**Job 1**
In the flap apparatus description, reproduce the passage between "The pivot means, for" and "and lubrication effects.", inclusive, substituting "bushings" for "bearings".
**Job 2**
According to the flap apparatus description, why does the pivot means not need precision? Answer in one to three sentences.
**Job 3**
In the flap apparatus description, up to what angle from an idle stroke position is the pivot means typically required to open?

**Given text**
When the apparatus of the present invention uses a single flap, then the flap may be hinged to the frame, and the apparatus may use the flexible tensile component such that the flap is able to rotate through an angle relative to the plane of the frame. Where pivoting is effected by a hinge or hinges, then the hinge or hinges may be at right angles to the preferred direction of motion, and the flap is able to present different resistance to motion according to its angle. In one direction of movement, the hinge or hinges are at the forward edges of the flap, and the flap is allowed to swing to a lower resistance angle so that there is little disturbance of the water. When the frame is moved in the opposite direction, i.e. during the power stroke, the force of water flow causes the flap to swing outward until it is restrained by the flexible tensile component or components extended between the flap and the frame. This is a position of greater resistance to the water. The remaining power stroke then causes an increased force of the water on the flap, and consequential propulsive force in the preferred direction.

An important feature of the apparatus of the present invention is that in use, it may have an outward swing that is in a direction such that it swings to the extent limited by the flexible tensile component. A means of ensuring a particular direction of swing may be employed, and such means may comprises spring components, stops on the frame restraining the swing in the lowest resistance angle, weights and curved features on the flap or the frame.

The flap and the frame may be finished in contrasting colours and patterns to assist in observation of the correct movements, to warn other users of its presence, and to increase visibility in rescue situations.

The pivot means, for example one or more hinges, is typically only required to open through an angle of up to 90° from an idle stroke position. The pivot means does not need precision since the flap does not have to fit closely into a frame. This enables straps or ties to be used which require less maintenance than conventional aligned hinges with bearings that have possible corrosion and lubrication effects.

The flexible tensile component may be pure tensile links such as lightweight strings, ribbons, elastic material, coil springs, ropes, wires, cables or chains. The flexible tensile component or components should not tangle when they are loose during the idle stroke of the apparatus. Restraining links can be provided with means for adjustment, thereby altering the maximum angle of the flap, the quantity of water affected, and the power of each stroke.

**Raw data**
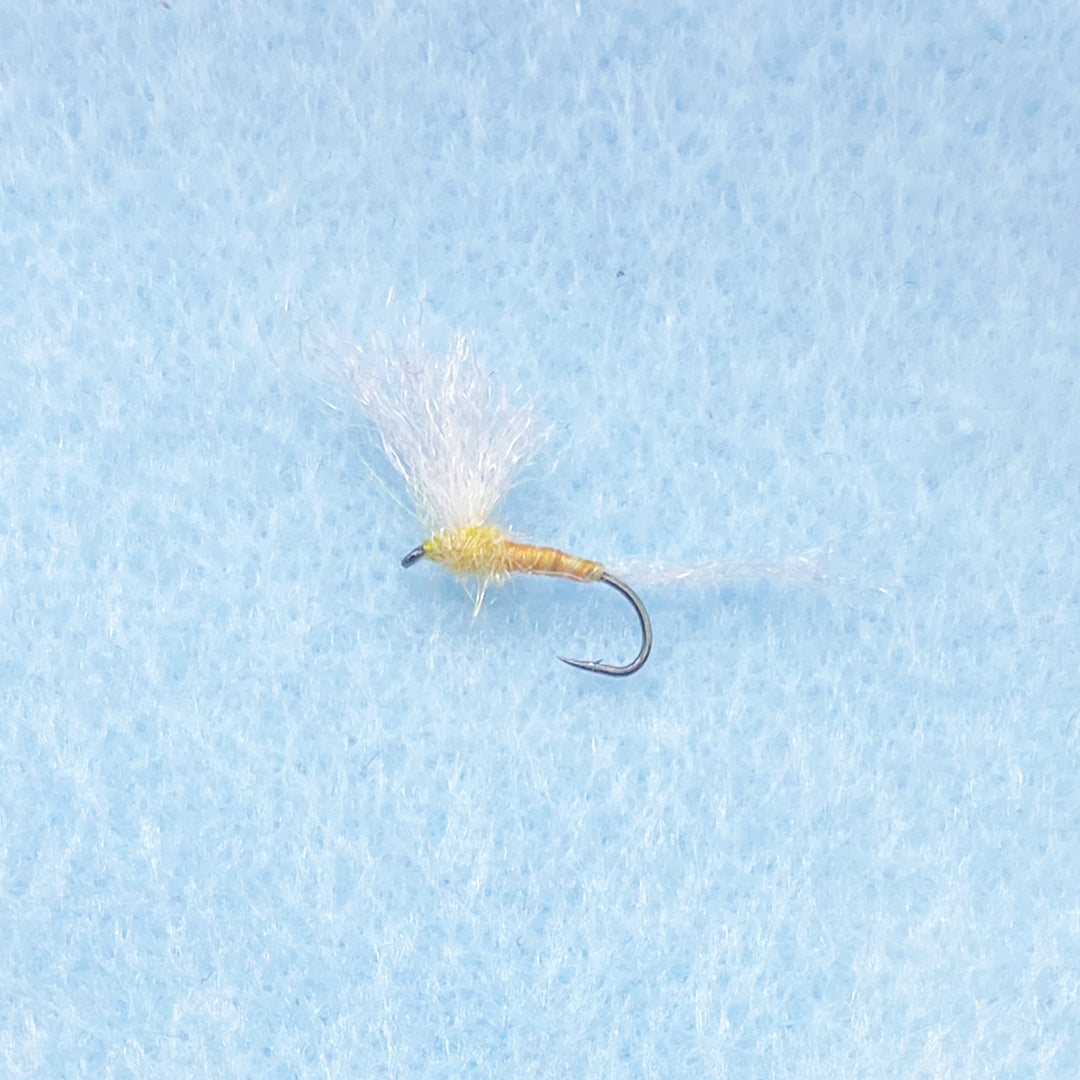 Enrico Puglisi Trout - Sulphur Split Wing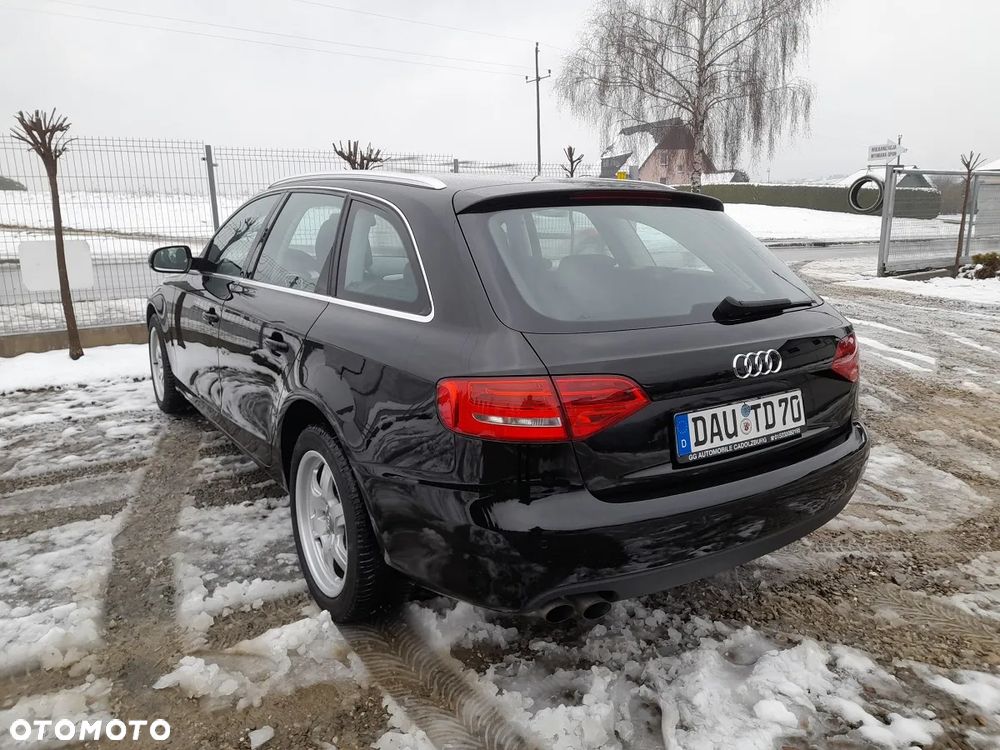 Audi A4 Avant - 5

**Exercise response 1**
The pivot means, for example one or more hinges, is typically only required to open through an angle of up to 90° from an idle stroke position. The pivot means does not need precision since the flap does not have to fit closely into a frame. This enables straps or ties to be used which require less maintenance than conventional aligned hinges with bushings that have possible corrosion and lubrication effects.

**Exercise response 2**
The pivot means does not need precision because the flap does not have to fit closely into a frame.

**Exercise response 3**
Up to 90°.